How to decide which one is correct?

8. Dec 4, 2017

haruspex

Not so. If you consider a particle going in an arbitrary direction from the centre of a sphere the probability distribution for where it hits the surface should, by spherical symmetry, be uniform.

9. Dec 5, 2017

Pushoam

Since there is no reason why I should take the probability of hitting at one place more than the other place on the spherical surface, I have to take the probability of hitting any place on the surface to be uniform. This I understand.

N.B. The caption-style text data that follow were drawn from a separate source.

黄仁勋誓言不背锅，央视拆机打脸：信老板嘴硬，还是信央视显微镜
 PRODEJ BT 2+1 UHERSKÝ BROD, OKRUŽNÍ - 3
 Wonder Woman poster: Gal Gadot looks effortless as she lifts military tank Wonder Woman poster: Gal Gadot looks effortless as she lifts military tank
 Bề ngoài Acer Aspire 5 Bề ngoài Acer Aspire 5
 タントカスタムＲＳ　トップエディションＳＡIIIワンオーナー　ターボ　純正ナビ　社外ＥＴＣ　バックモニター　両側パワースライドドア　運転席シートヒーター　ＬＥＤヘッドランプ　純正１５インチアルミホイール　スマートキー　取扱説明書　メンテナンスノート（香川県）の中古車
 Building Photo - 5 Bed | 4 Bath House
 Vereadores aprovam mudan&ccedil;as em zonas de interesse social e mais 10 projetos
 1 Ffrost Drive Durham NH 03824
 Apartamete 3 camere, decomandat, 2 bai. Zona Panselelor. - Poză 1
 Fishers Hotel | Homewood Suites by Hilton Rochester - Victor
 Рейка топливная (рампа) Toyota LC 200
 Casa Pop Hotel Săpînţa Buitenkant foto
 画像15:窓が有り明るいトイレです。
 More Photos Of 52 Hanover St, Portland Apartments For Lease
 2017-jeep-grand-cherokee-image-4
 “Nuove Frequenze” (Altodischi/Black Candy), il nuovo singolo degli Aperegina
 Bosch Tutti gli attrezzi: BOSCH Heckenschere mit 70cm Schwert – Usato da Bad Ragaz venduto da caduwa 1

In a similar way, I have no reason to take the probability of velocity in a particular direction more than other. So, the probability of a particle moving in any direction should also be uniform. This gives me $P(\theta) d\theta = \frac{ d \theta} {\pi}$. What is wrong with this logic? I didn't get it.

10. Dec 5, 2017

haruspex

But that is not treating all directions equally. It is treating all angular deviations from a given direction equally, which is not the same thing. The choice of that reference direction creates a bias.

11. Dec 5, 2017

Pushoam

From now on I will write x as s (cylindrical coordinate ) as I am considering spherical coordinate system. Then $\theta$is the angle which the velocity vector makes with z- axis.

And I have to consider the particles which hit the y- x surface. So, I have to calculate $<v_z>$.

So, the probability that the particle's velocity will be in a direction between $\theta ~ and ~ \theta + d\theta$ from z- axis is P($\theta$) = $\frac {d \theta } { \pi }$ in s-z plane.

But, here s- axis is the projection of velocity vector upon x – y plane. Since, the velocity vector is changing, this axis, too, is changing. So, I unknowingly assumed that velocity vector is changing in such a way that its projection upon x-y plane remains constant in direction. This is where I am wrong. Right?

12. Dec 5, 2017

Pushoam

The above tells me the probability of the particle hitting the surface.
It doesn't tell me the probability of the particle moving in a certain direction.

Another way is:

$P(\theta ) d \theta$ = $\frac { \text { The area between the angle } \theta ~and~ \theta + d \theta } {\text { The area between the angle } \frac { - \pi } {2 } ~ to ~ \frac { \pi } {2 } } = \frac { 2 \pi R^2 \sin \theta d\theta } {4 \pi R^2 } = \frac {\sin \theta d\theta } { 2 }$

I don't see the connection between the above and the idea that the above is the way one can treat all directions equally.

13. Dec 5, 2017

haruspex

As I wrote, if you consider a particle emitted from the centre of a sphere, all directions equally likely must be the same as the probability of hitting a given patch of the surface being proportional to the area of the patch.

14. Dec 5, 2017

Pushoam

Is this an experimental fact which could not be proved but verified experimentally?

15. Dec 6, 2017

haruspex

I would say it is the definition of "all directions equally likely". Actually, that is not a proper statement anyway since there are infinitely many directions and each by itself has probability zero. It needs to be expressed in terms probability densities, and I do not see any way to do that other than referring to solid angles, and solid angles are defined in terms of areas projected from a point.